* **EXCERPT TO READ**

Joseph didn't think the Devils were so righteous themselves. "Last time they pushed me around," he said. "So I tell, 'Gentlemen, we better play.' " Problem was, Cremins thought Joseph and Salley weren't playing, at least not after the intermission. With Tech up 34-30 and barely two minutes gone in the second half, Cremins yanked both in favor of Ford and Mansell. A minute passed, then another. Worried, Tech assistant coach Perry Clark suggested that Cremins put them back in. "They're not ready yet," Cremins said flatly. Finally, after Joseph had done a little lobbying of his own, Cremins sent Joseph and Salley back to the action. Four minutes had gone by and Duke was no closer than 40-38.

* **RECORD SET**

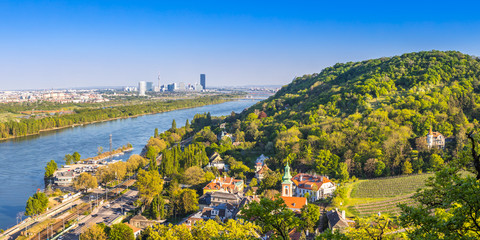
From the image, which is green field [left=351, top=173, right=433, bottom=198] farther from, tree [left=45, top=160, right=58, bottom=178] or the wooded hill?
tree [left=45, top=160, right=58, bottom=178]

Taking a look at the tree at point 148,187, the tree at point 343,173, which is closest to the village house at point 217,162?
the tree at point 148,187

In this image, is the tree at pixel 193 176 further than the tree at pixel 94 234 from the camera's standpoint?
Yes

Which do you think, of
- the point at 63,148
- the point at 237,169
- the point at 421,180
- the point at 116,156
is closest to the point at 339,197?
the point at 421,180

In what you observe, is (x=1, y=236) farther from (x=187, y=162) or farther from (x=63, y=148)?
(x=63, y=148)

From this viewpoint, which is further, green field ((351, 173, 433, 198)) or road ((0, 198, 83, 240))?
green field ((351, 173, 433, 198))

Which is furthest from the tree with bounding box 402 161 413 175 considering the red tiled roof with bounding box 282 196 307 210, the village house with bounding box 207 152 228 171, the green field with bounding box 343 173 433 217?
the village house with bounding box 207 152 228 171

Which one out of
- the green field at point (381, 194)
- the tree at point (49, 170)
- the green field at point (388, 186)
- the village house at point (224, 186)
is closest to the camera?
the green field at point (381, 194)

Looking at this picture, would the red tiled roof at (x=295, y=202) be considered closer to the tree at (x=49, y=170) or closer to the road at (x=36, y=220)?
the road at (x=36, y=220)
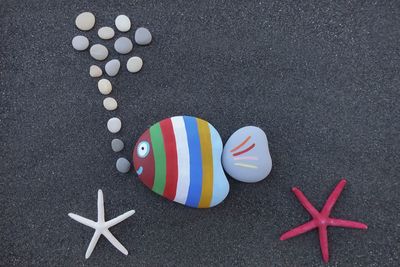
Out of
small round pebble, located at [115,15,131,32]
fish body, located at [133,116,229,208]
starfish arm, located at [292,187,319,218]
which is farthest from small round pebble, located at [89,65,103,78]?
starfish arm, located at [292,187,319,218]

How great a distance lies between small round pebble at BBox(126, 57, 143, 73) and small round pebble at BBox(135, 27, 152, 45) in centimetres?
5

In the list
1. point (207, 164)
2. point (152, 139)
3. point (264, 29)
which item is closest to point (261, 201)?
point (207, 164)

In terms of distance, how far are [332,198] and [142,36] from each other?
26.1 inches

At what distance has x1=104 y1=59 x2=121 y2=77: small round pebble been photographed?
106 cm

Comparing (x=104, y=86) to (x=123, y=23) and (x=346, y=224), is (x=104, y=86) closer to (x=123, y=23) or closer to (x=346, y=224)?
(x=123, y=23)

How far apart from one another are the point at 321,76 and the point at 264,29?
0.20 m

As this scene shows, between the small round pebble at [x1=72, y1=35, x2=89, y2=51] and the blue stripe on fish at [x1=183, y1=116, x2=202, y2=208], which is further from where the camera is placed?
the small round pebble at [x1=72, y1=35, x2=89, y2=51]

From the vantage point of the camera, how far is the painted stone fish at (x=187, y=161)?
0.97m

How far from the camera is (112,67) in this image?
1.06 m

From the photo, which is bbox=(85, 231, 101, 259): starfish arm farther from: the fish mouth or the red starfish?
the red starfish

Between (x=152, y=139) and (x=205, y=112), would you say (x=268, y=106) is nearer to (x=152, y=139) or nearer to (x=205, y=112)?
(x=205, y=112)

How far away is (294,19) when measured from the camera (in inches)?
41.9

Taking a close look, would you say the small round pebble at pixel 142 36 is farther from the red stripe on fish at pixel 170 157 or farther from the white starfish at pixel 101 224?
the white starfish at pixel 101 224

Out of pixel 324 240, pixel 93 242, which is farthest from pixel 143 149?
pixel 324 240
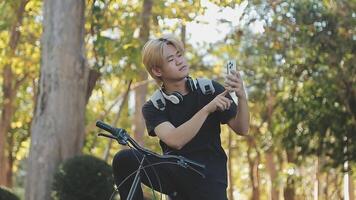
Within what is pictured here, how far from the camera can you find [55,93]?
35.8 ft

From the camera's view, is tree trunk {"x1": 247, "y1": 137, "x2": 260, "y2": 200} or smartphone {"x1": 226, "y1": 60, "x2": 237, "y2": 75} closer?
smartphone {"x1": 226, "y1": 60, "x2": 237, "y2": 75}

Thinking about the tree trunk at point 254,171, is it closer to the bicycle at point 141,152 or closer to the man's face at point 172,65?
the man's face at point 172,65

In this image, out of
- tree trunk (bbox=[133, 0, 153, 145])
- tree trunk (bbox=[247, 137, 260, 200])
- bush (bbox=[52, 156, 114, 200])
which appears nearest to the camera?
bush (bbox=[52, 156, 114, 200])

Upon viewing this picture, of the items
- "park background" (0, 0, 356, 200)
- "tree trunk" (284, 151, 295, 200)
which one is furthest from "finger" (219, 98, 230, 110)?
"tree trunk" (284, 151, 295, 200)

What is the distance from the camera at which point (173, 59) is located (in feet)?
12.3

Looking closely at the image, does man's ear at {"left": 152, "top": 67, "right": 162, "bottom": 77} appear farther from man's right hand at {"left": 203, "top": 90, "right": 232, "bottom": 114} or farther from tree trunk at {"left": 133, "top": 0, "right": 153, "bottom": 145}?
tree trunk at {"left": 133, "top": 0, "right": 153, "bottom": 145}

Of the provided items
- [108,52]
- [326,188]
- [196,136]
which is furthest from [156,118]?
[326,188]

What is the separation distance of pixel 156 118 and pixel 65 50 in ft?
24.3

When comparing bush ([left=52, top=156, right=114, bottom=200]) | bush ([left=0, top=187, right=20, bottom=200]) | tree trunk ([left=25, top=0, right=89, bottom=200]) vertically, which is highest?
tree trunk ([left=25, top=0, right=89, bottom=200])

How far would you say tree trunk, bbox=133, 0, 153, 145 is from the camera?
51.5ft

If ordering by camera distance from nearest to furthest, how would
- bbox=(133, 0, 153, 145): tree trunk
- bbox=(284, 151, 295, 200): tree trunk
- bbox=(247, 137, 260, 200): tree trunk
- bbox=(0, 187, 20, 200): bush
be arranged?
bbox=(0, 187, 20, 200): bush → bbox=(133, 0, 153, 145): tree trunk → bbox=(284, 151, 295, 200): tree trunk → bbox=(247, 137, 260, 200): tree trunk

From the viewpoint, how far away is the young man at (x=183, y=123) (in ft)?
11.6

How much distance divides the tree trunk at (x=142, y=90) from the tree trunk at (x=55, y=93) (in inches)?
160

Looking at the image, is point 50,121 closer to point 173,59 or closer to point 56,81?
point 56,81
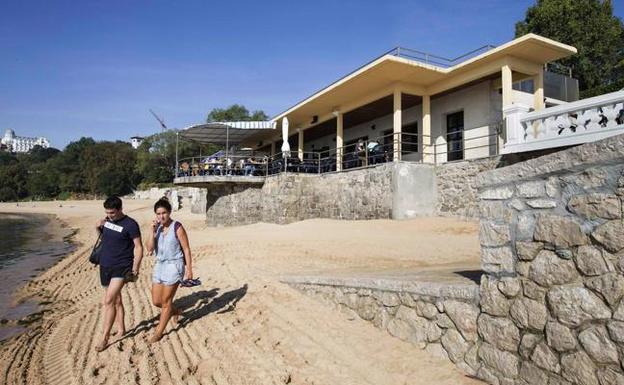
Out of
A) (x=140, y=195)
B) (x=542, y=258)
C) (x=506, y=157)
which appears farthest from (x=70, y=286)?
(x=140, y=195)

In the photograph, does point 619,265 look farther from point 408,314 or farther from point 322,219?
point 322,219

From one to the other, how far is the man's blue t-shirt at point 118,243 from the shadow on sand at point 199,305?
1.01m

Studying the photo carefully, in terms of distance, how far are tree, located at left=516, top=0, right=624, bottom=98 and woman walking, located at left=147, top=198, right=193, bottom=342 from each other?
1061 inches

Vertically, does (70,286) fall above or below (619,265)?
below

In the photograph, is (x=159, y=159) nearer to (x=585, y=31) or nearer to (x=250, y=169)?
(x=250, y=169)

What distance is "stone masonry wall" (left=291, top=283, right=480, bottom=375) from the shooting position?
11.0ft

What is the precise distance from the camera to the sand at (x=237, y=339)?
3695mm

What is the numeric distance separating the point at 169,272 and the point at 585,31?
29.1 meters

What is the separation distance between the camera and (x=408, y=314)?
3959 millimetres

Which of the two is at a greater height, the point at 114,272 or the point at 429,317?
the point at 114,272

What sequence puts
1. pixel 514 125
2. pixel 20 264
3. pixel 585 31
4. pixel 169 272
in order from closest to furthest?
pixel 169 272 → pixel 514 125 → pixel 20 264 → pixel 585 31

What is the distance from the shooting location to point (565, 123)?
890 cm

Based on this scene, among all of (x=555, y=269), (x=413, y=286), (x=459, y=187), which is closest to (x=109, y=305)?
(x=413, y=286)

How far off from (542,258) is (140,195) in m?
55.7
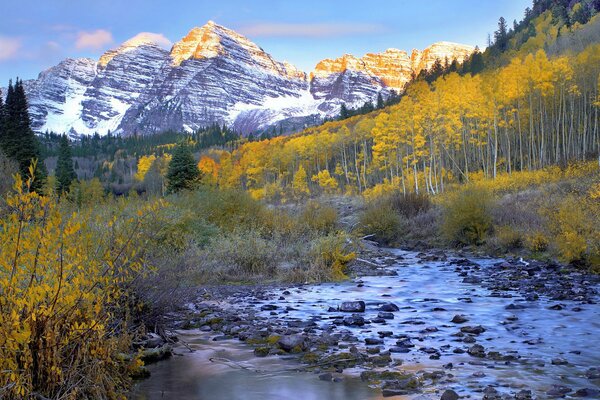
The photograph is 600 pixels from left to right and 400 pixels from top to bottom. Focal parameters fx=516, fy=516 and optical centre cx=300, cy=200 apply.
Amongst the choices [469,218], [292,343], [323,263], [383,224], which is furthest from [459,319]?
[383,224]

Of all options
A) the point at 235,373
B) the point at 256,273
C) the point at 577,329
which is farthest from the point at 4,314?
the point at 256,273

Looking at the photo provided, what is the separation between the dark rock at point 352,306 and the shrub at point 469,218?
40.8 ft

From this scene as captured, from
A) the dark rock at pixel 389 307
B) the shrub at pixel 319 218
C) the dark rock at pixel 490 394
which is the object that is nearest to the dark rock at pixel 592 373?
the dark rock at pixel 490 394

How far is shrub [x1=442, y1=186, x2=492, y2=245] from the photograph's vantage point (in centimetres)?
2186

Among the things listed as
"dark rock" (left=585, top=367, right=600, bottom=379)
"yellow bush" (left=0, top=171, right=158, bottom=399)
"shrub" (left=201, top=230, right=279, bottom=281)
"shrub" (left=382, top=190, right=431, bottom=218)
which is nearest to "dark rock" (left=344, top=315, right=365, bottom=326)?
"dark rock" (left=585, top=367, right=600, bottom=379)

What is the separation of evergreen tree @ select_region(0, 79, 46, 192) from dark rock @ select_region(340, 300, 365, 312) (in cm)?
3692

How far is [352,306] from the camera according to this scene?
10.8 metres

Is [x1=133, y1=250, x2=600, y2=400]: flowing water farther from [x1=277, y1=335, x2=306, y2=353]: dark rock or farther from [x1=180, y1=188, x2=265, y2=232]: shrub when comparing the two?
[x1=180, y1=188, x2=265, y2=232]: shrub

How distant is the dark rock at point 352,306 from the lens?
10.7 m

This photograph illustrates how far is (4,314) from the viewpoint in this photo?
4.24 metres

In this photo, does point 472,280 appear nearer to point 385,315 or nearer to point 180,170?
point 385,315

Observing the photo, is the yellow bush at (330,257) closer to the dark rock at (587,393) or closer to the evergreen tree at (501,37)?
the dark rock at (587,393)

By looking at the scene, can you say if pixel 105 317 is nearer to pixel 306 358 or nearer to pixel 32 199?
pixel 32 199

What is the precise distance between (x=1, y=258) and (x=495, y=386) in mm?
5331
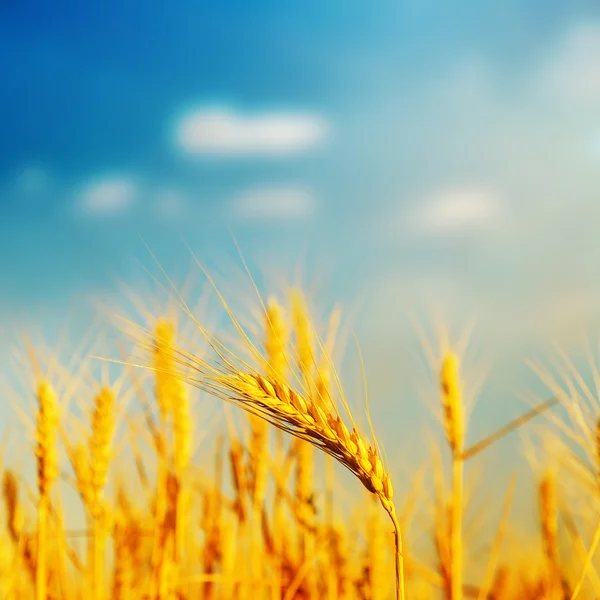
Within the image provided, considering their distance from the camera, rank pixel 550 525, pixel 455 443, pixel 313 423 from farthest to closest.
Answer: pixel 550 525, pixel 455 443, pixel 313 423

* **WHAT THIS EXERCISE ASKS**
A) Tally how many lines of the entries contain the string "sand", treating uppercase and lowercase as different. Reply with the number only.
B) Go on with the basketball passage about Tech and Duke, picking up after its final sentence.

* **ANSWERS BY TASK**
A) 2

B)
Dalrymple got the same treatment in the second half of the title game, when Cremins invited him to contemplate the fact that the Tar Heels' Steve Hale had just burned him with an uncontested jumper. But Dalrymple hardly needed chastening. In 114 minutes over the three Tech victories, he shot 19 for 32, scored 43 points, grabbed 19 rebounds, dished out 14 assists, made 11 steals and committed just four turnovers, while running down every loose ball within hailing distance and generally making a mockery of the MVP award, which went to Price. "Bruce is the catalyzer," says Joseph, who's an engineering major. "You put acids together, but he is the base on the team."
"I know Mark won't mind me saying this," said Cremins, who watched Price make four free throws on two one-and-ones in the last 22 seconds Sunday. "But Dalrymple was my MVP."
Four years after going through an 0-14 season, five years after joining the ACC and 15 years after their coach suffered that heartbreaking tournament championship loss with another school, the Yellow Jackets have won the august league's grand prize.
"Frank McGuire's probably sitting back with his Scotch and water," Cremins said of his legendary former South Carolina coach, "and he's probably saying, 'That little s.o.b. finally did it.' "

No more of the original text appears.